Though some of those same progressives have loudly complained that President Joe Biden isn’t doing enough to reach out to them individually on his legislative agenda, the White House seems utterly unbothered by it.

Instead, they’re hoping that the prospect of a progressive revolt will only add to the pressure they’re attempting to exert on Sens. Kyrsten Sinema of Arizona and Joe Manchin of West Virginia, the two moderate Senators most noncommittal about supporting a party-line reconciliation bill. Two sources familiar with the White House’s messaging to progressives said that officials have made it clear to them that they are not displeased with all the talk about voting down the infrastructure package.

“I think it’s good to have drama around this because it does isolate those people who are obstructing it for no good reason other than some sort of austerity politics mentality that, when you’re in a time of crisis, just isn’t a logical position,” saidHeather Gautney, a former senior adviser to Sanders.

“We made a deal and I think they just need to keep hammering that because the tradition is to paint the progressive as hard headed and wanting to spend too much money and that’s just absurd at this point — especially with Biden where he is on all of it,” Gautney added.Ultimately, the White House wants to see the infrastructure bill passed when it is brought up. But the idea that it would be comfortable with an effort by a portion of its own party to delay and put into question one of the president’s most important initiatives would have been unheard of in previous administrations. These, however, are not normal times. And this is hardly a normal legislative calendar.
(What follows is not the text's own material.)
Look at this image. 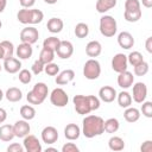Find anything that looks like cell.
Segmentation results:
<instances>
[{"label": "cell", "instance_id": "6da1fadb", "mask_svg": "<svg viewBox=\"0 0 152 152\" xmlns=\"http://www.w3.org/2000/svg\"><path fill=\"white\" fill-rule=\"evenodd\" d=\"M104 120L99 115H86L82 121V134L86 138H94L104 132Z\"/></svg>", "mask_w": 152, "mask_h": 152}, {"label": "cell", "instance_id": "7a4b0ae2", "mask_svg": "<svg viewBox=\"0 0 152 152\" xmlns=\"http://www.w3.org/2000/svg\"><path fill=\"white\" fill-rule=\"evenodd\" d=\"M44 18V13L37 8H21L17 13V19L19 23L24 25H36L42 23Z\"/></svg>", "mask_w": 152, "mask_h": 152}, {"label": "cell", "instance_id": "3957f363", "mask_svg": "<svg viewBox=\"0 0 152 152\" xmlns=\"http://www.w3.org/2000/svg\"><path fill=\"white\" fill-rule=\"evenodd\" d=\"M49 94L48 86L44 82H38L33 86L32 90H30L26 95V99L30 104H42Z\"/></svg>", "mask_w": 152, "mask_h": 152}, {"label": "cell", "instance_id": "277c9868", "mask_svg": "<svg viewBox=\"0 0 152 152\" xmlns=\"http://www.w3.org/2000/svg\"><path fill=\"white\" fill-rule=\"evenodd\" d=\"M116 31H118V24L112 15L104 14L100 18V32L103 37L107 38L114 37Z\"/></svg>", "mask_w": 152, "mask_h": 152}, {"label": "cell", "instance_id": "5b68a950", "mask_svg": "<svg viewBox=\"0 0 152 152\" xmlns=\"http://www.w3.org/2000/svg\"><path fill=\"white\" fill-rule=\"evenodd\" d=\"M72 102H74L75 110L80 115H87L90 112H93L89 95H87V96L86 95H75L72 97Z\"/></svg>", "mask_w": 152, "mask_h": 152}, {"label": "cell", "instance_id": "8992f818", "mask_svg": "<svg viewBox=\"0 0 152 152\" xmlns=\"http://www.w3.org/2000/svg\"><path fill=\"white\" fill-rule=\"evenodd\" d=\"M101 75V65L95 58L88 59L83 65V76L87 80H96Z\"/></svg>", "mask_w": 152, "mask_h": 152}, {"label": "cell", "instance_id": "52a82bcc", "mask_svg": "<svg viewBox=\"0 0 152 152\" xmlns=\"http://www.w3.org/2000/svg\"><path fill=\"white\" fill-rule=\"evenodd\" d=\"M50 101L55 107H65L69 102V96L62 88H55L50 94Z\"/></svg>", "mask_w": 152, "mask_h": 152}, {"label": "cell", "instance_id": "ba28073f", "mask_svg": "<svg viewBox=\"0 0 152 152\" xmlns=\"http://www.w3.org/2000/svg\"><path fill=\"white\" fill-rule=\"evenodd\" d=\"M39 38V32L33 26H26L20 31V40L21 43L27 44H34Z\"/></svg>", "mask_w": 152, "mask_h": 152}, {"label": "cell", "instance_id": "9c48e42d", "mask_svg": "<svg viewBox=\"0 0 152 152\" xmlns=\"http://www.w3.org/2000/svg\"><path fill=\"white\" fill-rule=\"evenodd\" d=\"M132 100L137 103H142L146 100L147 96V87L144 82H137L133 84V93H132Z\"/></svg>", "mask_w": 152, "mask_h": 152}, {"label": "cell", "instance_id": "30bf717a", "mask_svg": "<svg viewBox=\"0 0 152 152\" xmlns=\"http://www.w3.org/2000/svg\"><path fill=\"white\" fill-rule=\"evenodd\" d=\"M23 146H24L25 151H27V152H40L42 151L40 141L38 140V138L36 135H32V134H27L26 137H24Z\"/></svg>", "mask_w": 152, "mask_h": 152}, {"label": "cell", "instance_id": "8fae6325", "mask_svg": "<svg viewBox=\"0 0 152 152\" xmlns=\"http://www.w3.org/2000/svg\"><path fill=\"white\" fill-rule=\"evenodd\" d=\"M57 53V56L62 59H68L72 56L74 53V45L69 40H61L57 50L55 51Z\"/></svg>", "mask_w": 152, "mask_h": 152}, {"label": "cell", "instance_id": "7c38bea8", "mask_svg": "<svg viewBox=\"0 0 152 152\" xmlns=\"http://www.w3.org/2000/svg\"><path fill=\"white\" fill-rule=\"evenodd\" d=\"M127 65H128L127 56L124 53H116L112 58V69L118 74L127 70Z\"/></svg>", "mask_w": 152, "mask_h": 152}, {"label": "cell", "instance_id": "4fadbf2b", "mask_svg": "<svg viewBox=\"0 0 152 152\" xmlns=\"http://www.w3.org/2000/svg\"><path fill=\"white\" fill-rule=\"evenodd\" d=\"M40 135H42L43 142H45L46 145L55 144L58 140V131L53 126H46V127H44Z\"/></svg>", "mask_w": 152, "mask_h": 152}, {"label": "cell", "instance_id": "5bb4252c", "mask_svg": "<svg viewBox=\"0 0 152 152\" xmlns=\"http://www.w3.org/2000/svg\"><path fill=\"white\" fill-rule=\"evenodd\" d=\"M116 90L110 86H103L99 90V99L106 103H110L116 99Z\"/></svg>", "mask_w": 152, "mask_h": 152}, {"label": "cell", "instance_id": "9a60e30c", "mask_svg": "<svg viewBox=\"0 0 152 152\" xmlns=\"http://www.w3.org/2000/svg\"><path fill=\"white\" fill-rule=\"evenodd\" d=\"M13 131H14V135L17 138H24L27 134H30L31 127L30 124L27 122V120H18L15 121V124L13 125Z\"/></svg>", "mask_w": 152, "mask_h": 152}, {"label": "cell", "instance_id": "2e32d148", "mask_svg": "<svg viewBox=\"0 0 152 152\" xmlns=\"http://www.w3.org/2000/svg\"><path fill=\"white\" fill-rule=\"evenodd\" d=\"M2 68L8 74H17L21 68V62H20V59H18L15 57H8V58L4 59Z\"/></svg>", "mask_w": 152, "mask_h": 152}, {"label": "cell", "instance_id": "e0dca14e", "mask_svg": "<svg viewBox=\"0 0 152 152\" xmlns=\"http://www.w3.org/2000/svg\"><path fill=\"white\" fill-rule=\"evenodd\" d=\"M134 83V76L128 70H125L119 74L118 76V86L122 89H128Z\"/></svg>", "mask_w": 152, "mask_h": 152}, {"label": "cell", "instance_id": "ac0fdd59", "mask_svg": "<svg viewBox=\"0 0 152 152\" xmlns=\"http://www.w3.org/2000/svg\"><path fill=\"white\" fill-rule=\"evenodd\" d=\"M118 44L120 45V48H122L125 50H129L134 45V38L129 32L122 31L118 36Z\"/></svg>", "mask_w": 152, "mask_h": 152}, {"label": "cell", "instance_id": "d6986e66", "mask_svg": "<svg viewBox=\"0 0 152 152\" xmlns=\"http://www.w3.org/2000/svg\"><path fill=\"white\" fill-rule=\"evenodd\" d=\"M75 77V72L74 70L71 69H66V70H63V71H59L57 75H56V83L58 86H64V84H68L70 83Z\"/></svg>", "mask_w": 152, "mask_h": 152}, {"label": "cell", "instance_id": "ffe728a7", "mask_svg": "<svg viewBox=\"0 0 152 152\" xmlns=\"http://www.w3.org/2000/svg\"><path fill=\"white\" fill-rule=\"evenodd\" d=\"M33 53V49L31 44L27 43H21L17 46L15 49V55L19 57V59H28Z\"/></svg>", "mask_w": 152, "mask_h": 152}, {"label": "cell", "instance_id": "44dd1931", "mask_svg": "<svg viewBox=\"0 0 152 152\" xmlns=\"http://www.w3.org/2000/svg\"><path fill=\"white\" fill-rule=\"evenodd\" d=\"M101 52H102V45L99 40H91L86 45V53L91 58L100 56Z\"/></svg>", "mask_w": 152, "mask_h": 152}, {"label": "cell", "instance_id": "7402d4cb", "mask_svg": "<svg viewBox=\"0 0 152 152\" xmlns=\"http://www.w3.org/2000/svg\"><path fill=\"white\" fill-rule=\"evenodd\" d=\"M81 135V128L76 124H68L64 128V137L68 140H77Z\"/></svg>", "mask_w": 152, "mask_h": 152}, {"label": "cell", "instance_id": "603a6c76", "mask_svg": "<svg viewBox=\"0 0 152 152\" xmlns=\"http://www.w3.org/2000/svg\"><path fill=\"white\" fill-rule=\"evenodd\" d=\"M13 138H15L14 135V131H13V126L12 125H2L0 126V140L8 142L11 140H13Z\"/></svg>", "mask_w": 152, "mask_h": 152}, {"label": "cell", "instance_id": "cb8c5ba5", "mask_svg": "<svg viewBox=\"0 0 152 152\" xmlns=\"http://www.w3.org/2000/svg\"><path fill=\"white\" fill-rule=\"evenodd\" d=\"M63 26H64L63 20L61 18H56V17L50 18L46 24V27L51 33H59L63 30Z\"/></svg>", "mask_w": 152, "mask_h": 152}, {"label": "cell", "instance_id": "d4e9b609", "mask_svg": "<svg viewBox=\"0 0 152 152\" xmlns=\"http://www.w3.org/2000/svg\"><path fill=\"white\" fill-rule=\"evenodd\" d=\"M124 118L127 122L129 124H133V122H137L140 118V110L138 108H134V107H127L126 110L124 112Z\"/></svg>", "mask_w": 152, "mask_h": 152}, {"label": "cell", "instance_id": "484cf974", "mask_svg": "<svg viewBox=\"0 0 152 152\" xmlns=\"http://www.w3.org/2000/svg\"><path fill=\"white\" fill-rule=\"evenodd\" d=\"M116 5V0H97L95 8L99 13H106L109 10L114 8Z\"/></svg>", "mask_w": 152, "mask_h": 152}, {"label": "cell", "instance_id": "4316f807", "mask_svg": "<svg viewBox=\"0 0 152 152\" xmlns=\"http://www.w3.org/2000/svg\"><path fill=\"white\" fill-rule=\"evenodd\" d=\"M5 97L10 101V102H18L23 99V93L19 88L17 87H11L6 90L5 93Z\"/></svg>", "mask_w": 152, "mask_h": 152}, {"label": "cell", "instance_id": "83f0119b", "mask_svg": "<svg viewBox=\"0 0 152 152\" xmlns=\"http://www.w3.org/2000/svg\"><path fill=\"white\" fill-rule=\"evenodd\" d=\"M116 100L121 108H127L132 104V95L126 90H122L119 94H116Z\"/></svg>", "mask_w": 152, "mask_h": 152}, {"label": "cell", "instance_id": "f1b7e54d", "mask_svg": "<svg viewBox=\"0 0 152 152\" xmlns=\"http://www.w3.org/2000/svg\"><path fill=\"white\" fill-rule=\"evenodd\" d=\"M108 146H109V148L112 151H116V152L118 151H122L125 148V141H124L122 138L114 135L108 140Z\"/></svg>", "mask_w": 152, "mask_h": 152}, {"label": "cell", "instance_id": "f546056e", "mask_svg": "<svg viewBox=\"0 0 152 152\" xmlns=\"http://www.w3.org/2000/svg\"><path fill=\"white\" fill-rule=\"evenodd\" d=\"M103 127H104V131L107 133H115V132H118V129L120 127V124H119V120L118 119L109 118V119H107L104 121Z\"/></svg>", "mask_w": 152, "mask_h": 152}, {"label": "cell", "instance_id": "4dcf8cb0", "mask_svg": "<svg viewBox=\"0 0 152 152\" xmlns=\"http://www.w3.org/2000/svg\"><path fill=\"white\" fill-rule=\"evenodd\" d=\"M20 115H21V118L24 120L30 121V120L34 119V116H36V109L32 106H30V104L21 106V108H20Z\"/></svg>", "mask_w": 152, "mask_h": 152}, {"label": "cell", "instance_id": "1f68e13d", "mask_svg": "<svg viewBox=\"0 0 152 152\" xmlns=\"http://www.w3.org/2000/svg\"><path fill=\"white\" fill-rule=\"evenodd\" d=\"M55 58V51L53 50H50V49H46V48H43L40 53H39V61H42L44 64H48V63H51Z\"/></svg>", "mask_w": 152, "mask_h": 152}, {"label": "cell", "instance_id": "d6a6232c", "mask_svg": "<svg viewBox=\"0 0 152 152\" xmlns=\"http://www.w3.org/2000/svg\"><path fill=\"white\" fill-rule=\"evenodd\" d=\"M74 33L77 38H86L88 34H89V26L86 24V23H78L76 26H75V30H74Z\"/></svg>", "mask_w": 152, "mask_h": 152}, {"label": "cell", "instance_id": "836d02e7", "mask_svg": "<svg viewBox=\"0 0 152 152\" xmlns=\"http://www.w3.org/2000/svg\"><path fill=\"white\" fill-rule=\"evenodd\" d=\"M61 40L59 38L55 37V36H51V37H48L44 42H43V48H46V49H50V50H53L56 51L58 45H59Z\"/></svg>", "mask_w": 152, "mask_h": 152}, {"label": "cell", "instance_id": "e575fe53", "mask_svg": "<svg viewBox=\"0 0 152 152\" xmlns=\"http://www.w3.org/2000/svg\"><path fill=\"white\" fill-rule=\"evenodd\" d=\"M124 18H125V20L128 21V23H137V21L141 18V10H139V11H133V12L125 11V12H124Z\"/></svg>", "mask_w": 152, "mask_h": 152}, {"label": "cell", "instance_id": "d590c367", "mask_svg": "<svg viewBox=\"0 0 152 152\" xmlns=\"http://www.w3.org/2000/svg\"><path fill=\"white\" fill-rule=\"evenodd\" d=\"M144 61V57L139 52V51H132L128 56H127V62L131 64V65H137L139 63H141Z\"/></svg>", "mask_w": 152, "mask_h": 152}, {"label": "cell", "instance_id": "8d00e7d4", "mask_svg": "<svg viewBox=\"0 0 152 152\" xmlns=\"http://www.w3.org/2000/svg\"><path fill=\"white\" fill-rule=\"evenodd\" d=\"M0 45H1L2 49H4L5 58L13 57V53H14V45H13L12 42H10V40H2V42L0 43Z\"/></svg>", "mask_w": 152, "mask_h": 152}, {"label": "cell", "instance_id": "74e56055", "mask_svg": "<svg viewBox=\"0 0 152 152\" xmlns=\"http://www.w3.org/2000/svg\"><path fill=\"white\" fill-rule=\"evenodd\" d=\"M148 68H150L148 66V63L145 62V61H142L141 63L134 65V74L137 76H145L148 72Z\"/></svg>", "mask_w": 152, "mask_h": 152}, {"label": "cell", "instance_id": "f35d334b", "mask_svg": "<svg viewBox=\"0 0 152 152\" xmlns=\"http://www.w3.org/2000/svg\"><path fill=\"white\" fill-rule=\"evenodd\" d=\"M18 78L19 81L23 83V84H28L32 80V74L31 71H28L27 69H21L19 71V75H18Z\"/></svg>", "mask_w": 152, "mask_h": 152}, {"label": "cell", "instance_id": "ab89813d", "mask_svg": "<svg viewBox=\"0 0 152 152\" xmlns=\"http://www.w3.org/2000/svg\"><path fill=\"white\" fill-rule=\"evenodd\" d=\"M44 71L46 72V75L49 76H56L58 72H59V66L56 64V63H48L45 64L44 66Z\"/></svg>", "mask_w": 152, "mask_h": 152}, {"label": "cell", "instance_id": "60d3db41", "mask_svg": "<svg viewBox=\"0 0 152 152\" xmlns=\"http://www.w3.org/2000/svg\"><path fill=\"white\" fill-rule=\"evenodd\" d=\"M140 10V1L139 0H126L125 1V11H139Z\"/></svg>", "mask_w": 152, "mask_h": 152}, {"label": "cell", "instance_id": "b9f144b4", "mask_svg": "<svg viewBox=\"0 0 152 152\" xmlns=\"http://www.w3.org/2000/svg\"><path fill=\"white\" fill-rule=\"evenodd\" d=\"M141 113L146 118H152V102L151 101H144L141 106Z\"/></svg>", "mask_w": 152, "mask_h": 152}, {"label": "cell", "instance_id": "7bdbcfd3", "mask_svg": "<svg viewBox=\"0 0 152 152\" xmlns=\"http://www.w3.org/2000/svg\"><path fill=\"white\" fill-rule=\"evenodd\" d=\"M44 66H45V64H44L42 61L37 59V61H34V62H33V64H32L31 69H32V72H33L34 75H39L40 72H43V71H44Z\"/></svg>", "mask_w": 152, "mask_h": 152}, {"label": "cell", "instance_id": "ee69618b", "mask_svg": "<svg viewBox=\"0 0 152 152\" xmlns=\"http://www.w3.org/2000/svg\"><path fill=\"white\" fill-rule=\"evenodd\" d=\"M80 148L74 142H66L62 146V152H78Z\"/></svg>", "mask_w": 152, "mask_h": 152}, {"label": "cell", "instance_id": "f6af8a7d", "mask_svg": "<svg viewBox=\"0 0 152 152\" xmlns=\"http://www.w3.org/2000/svg\"><path fill=\"white\" fill-rule=\"evenodd\" d=\"M7 151H8V152H24L25 148H24V146H21V145H19V144L14 142V144H11V145L7 147Z\"/></svg>", "mask_w": 152, "mask_h": 152}, {"label": "cell", "instance_id": "bcb514c9", "mask_svg": "<svg viewBox=\"0 0 152 152\" xmlns=\"http://www.w3.org/2000/svg\"><path fill=\"white\" fill-rule=\"evenodd\" d=\"M90 97V104H91V109L93 110H97L100 108V99L94 96V95H89Z\"/></svg>", "mask_w": 152, "mask_h": 152}, {"label": "cell", "instance_id": "7dc6e473", "mask_svg": "<svg viewBox=\"0 0 152 152\" xmlns=\"http://www.w3.org/2000/svg\"><path fill=\"white\" fill-rule=\"evenodd\" d=\"M140 151L141 152H152V141L151 140L144 141L142 145L140 146Z\"/></svg>", "mask_w": 152, "mask_h": 152}, {"label": "cell", "instance_id": "c3c4849f", "mask_svg": "<svg viewBox=\"0 0 152 152\" xmlns=\"http://www.w3.org/2000/svg\"><path fill=\"white\" fill-rule=\"evenodd\" d=\"M19 2L23 8H31L34 5L36 0H19Z\"/></svg>", "mask_w": 152, "mask_h": 152}, {"label": "cell", "instance_id": "681fc988", "mask_svg": "<svg viewBox=\"0 0 152 152\" xmlns=\"http://www.w3.org/2000/svg\"><path fill=\"white\" fill-rule=\"evenodd\" d=\"M145 46H146V50L148 53H152V37H148L145 42Z\"/></svg>", "mask_w": 152, "mask_h": 152}, {"label": "cell", "instance_id": "f907efd6", "mask_svg": "<svg viewBox=\"0 0 152 152\" xmlns=\"http://www.w3.org/2000/svg\"><path fill=\"white\" fill-rule=\"evenodd\" d=\"M6 119H7V112H6L4 108L0 107V124L5 122Z\"/></svg>", "mask_w": 152, "mask_h": 152}, {"label": "cell", "instance_id": "816d5d0a", "mask_svg": "<svg viewBox=\"0 0 152 152\" xmlns=\"http://www.w3.org/2000/svg\"><path fill=\"white\" fill-rule=\"evenodd\" d=\"M141 4L146 8H151L152 7V0H141Z\"/></svg>", "mask_w": 152, "mask_h": 152}, {"label": "cell", "instance_id": "f5cc1de1", "mask_svg": "<svg viewBox=\"0 0 152 152\" xmlns=\"http://www.w3.org/2000/svg\"><path fill=\"white\" fill-rule=\"evenodd\" d=\"M6 5H7V0H0V13L4 12V10L6 8Z\"/></svg>", "mask_w": 152, "mask_h": 152}, {"label": "cell", "instance_id": "db71d44e", "mask_svg": "<svg viewBox=\"0 0 152 152\" xmlns=\"http://www.w3.org/2000/svg\"><path fill=\"white\" fill-rule=\"evenodd\" d=\"M0 59H5V52H4V49L1 45H0Z\"/></svg>", "mask_w": 152, "mask_h": 152}, {"label": "cell", "instance_id": "11a10c76", "mask_svg": "<svg viewBox=\"0 0 152 152\" xmlns=\"http://www.w3.org/2000/svg\"><path fill=\"white\" fill-rule=\"evenodd\" d=\"M44 2H46V4H49V5H53V4H56L58 0H43Z\"/></svg>", "mask_w": 152, "mask_h": 152}, {"label": "cell", "instance_id": "9f6ffc18", "mask_svg": "<svg viewBox=\"0 0 152 152\" xmlns=\"http://www.w3.org/2000/svg\"><path fill=\"white\" fill-rule=\"evenodd\" d=\"M50 151H52V152H57V148H55V147H46V152H50Z\"/></svg>", "mask_w": 152, "mask_h": 152}, {"label": "cell", "instance_id": "6f0895ef", "mask_svg": "<svg viewBox=\"0 0 152 152\" xmlns=\"http://www.w3.org/2000/svg\"><path fill=\"white\" fill-rule=\"evenodd\" d=\"M4 96H5V94H4V91H2L1 89H0V101H1L2 99H4Z\"/></svg>", "mask_w": 152, "mask_h": 152}, {"label": "cell", "instance_id": "680465c9", "mask_svg": "<svg viewBox=\"0 0 152 152\" xmlns=\"http://www.w3.org/2000/svg\"><path fill=\"white\" fill-rule=\"evenodd\" d=\"M1 26H2V23H1V20H0V28H1Z\"/></svg>", "mask_w": 152, "mask_h": 152}, {"label": "cell", "instance_id": "91938a15", "mask_svg": "<svg viewBox=\"0 0 152 152\" xmlns=\"http://www.w3.org/2000/svg\"><path fill=\"white\" fill-rule=\"evenodd\" d=\"M1 69H2V65H1V64H0V71H1Z\"/></svg>", "mask_w": 152, "mask_h": 152}]
</instances>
Biden and his top aides are desperately trying to reach an agreement on the reconciliation package with the two moderate Democrats. But both Manchin and Sinema have not just resisted overtures, the two have been evasive about what framework and price tag they would accept for the $3.5 trillion climate and social spending plan.

Without any material commitments from their moderate counterparts, progressives in the House have vowed to tank the bipartisan infrastructure package, believing that if it were to pass they would be removing whatever leverage they still had to ensure the reconciliation bill’s passage. They argue that both plans are part of Biden’s economic agenda — a point that the White House has increasingly echoed in public statements as well.

The White House is convinced progressives’ end goal is still aligned with theirs and see the pressure they’re exerting as ultimately helpful rather than damaging.

These bills are the mainstream position. The outliers are a handful of moderates and two Senators all of whom are operating as functional Republicans.